Trecho da página
·····

No Pantanal Mato-grossense, onde vivem várias espécies de jacarés, há uma espécie de ave, de penugem azulada, denominado Paliteiro. Essa ave observa os jacarés fazendo suas refeições. Quando os répteis terminam seu manjar, geralmente viram-se para a margem do rio e colocam metade do corpo fora d’água, escancarando ao máximo sua bocarra. E é aí que os Paliteiros aproveitam e entram na boca do grande animal e se alimentam das sobras de alimentos presos nos seus dentes. Assim, lucram ambos: o pássaro se alimenta e o jacaré fica com os dentes limpos. Não somos jacarés, nem temos um paliteiro que faça a limpeza de nossos dentes, mas nem por isso devemos descuidar de nossa saúde bucal.

Com os humanos é diferente, e o palito usado quase em todas as mesas variam com a cultura e com a época. Não existe atualmente no mundo das boas maneiras, vilão maior do que o palito de dentes. Nos últimos anos, os livros de etiquetas ressurgiram no Brasil e, em todos, lá está ele – proscrito e enxovalhado. Palitos, nem pensar, dizem as celebridades. Palito só como último recurso, desde que trancado no banheiro com várias chaves.

Mas nem sempre foi assim. No século 19, por exemplo, os ricos brasileiros consideravam a mesa incompleta sem o paliteiro, quase sempre uma peça rebuscada, feita de prata e na forma de pavões, carneiros e outros bichinhos. Até dom Pedro I usava e abusava do hábito de palitar os dentes. Parece que, antes de se generalizar o uso do charuto, era palitando os dentes que se conversava depois do jantar. E, se os exemplos nativos não parecem confiáveis, é bom saber que nos séculos XVI e XVII, na Europa, ter um palito permanente, entalhado em ouro e enfeitado com pedras preciosas, era o auge da elegância.

Mas qual a moral do caso do palito? Antes de mais nada, ele ajuda a lembrar que até mesmo as regras de civilidade mais simples têm história, e não fazem parte de uma tábua de mandamentos eternos e inflexíveis.

O ritual do jantar, um livro escrito pela canadense Margaret Visser, está recheado de episódios interessantes, escritos em estilo espirituoso, a obra faz um inventário dos bons costumes à mesa dos tempos pré-históricos até os dias atuais. Alguns deles são esdrúxulos para o ocidental. Na Melanésia, por exemplo, há culturas que o anfitrião simplesmente está proibido de tocas na comida que oferece. Fazer isso seria desprezar todas as regras de educação. Até os canibais tinham suas regras e suas etiquetas. No cotidiano, os antigos fijianos se alimentavam com as mãos, mas no momento de se banquetear com um inimigo, usavam um elegante garfo de madeira. Se os garfos ganharam aprovação, o mesmo não aconteceu com as facas para peixe. No século XIX, peixes eram comidos com garfo em uma mão e pão na outra.

·····

Dados fornecidos

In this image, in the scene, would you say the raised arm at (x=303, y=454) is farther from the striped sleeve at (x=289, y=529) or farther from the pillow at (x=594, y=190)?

·····

Tarefas propostas
a - Reproduza o trecho do texto sobre o palito de dentes de "Mas nem sempre" a "eternos e inflexíveis.".
b - No texto sobre o palito de dentes, de que material e em que formas eram feitos os paliteiros dos ricos brasileiros no século 19?

Resultados por tarefa
a -
Mas nem sempre foi assim. No século 19, por exemplo, os ricos brasileiros consideravam a mesa incompleta sem o paliteiro, quase sempre uma peça rebuscada, feita de prata e na forma de pavões, carneiros e outros bichinhos. Até dom Pedro I usava e abusava do hábito de palitar os dentes. Parece que, antes de se generalizar o uso do charuto, era palitando os dentes que se conversava depois do jantar. E, se os exemplos nativos não parecem confiáveis, é bom saber que nos séculos XVI e XVII, na Europa, ter um palito permanente, entalhado em ouro e enfeitado com pedras preciosas, era o auge da elegância.

Mas qual a moral do caso do palito? Antes de mais nada, ele ajuda a lembrar que até mesmo as regras de civilidade mais simples têm história, e não fazem parte de uma tábua de mandamentos eternos e inflexíveis.

b - De prata, na forma de pavões, carneiros e outros bichinhos.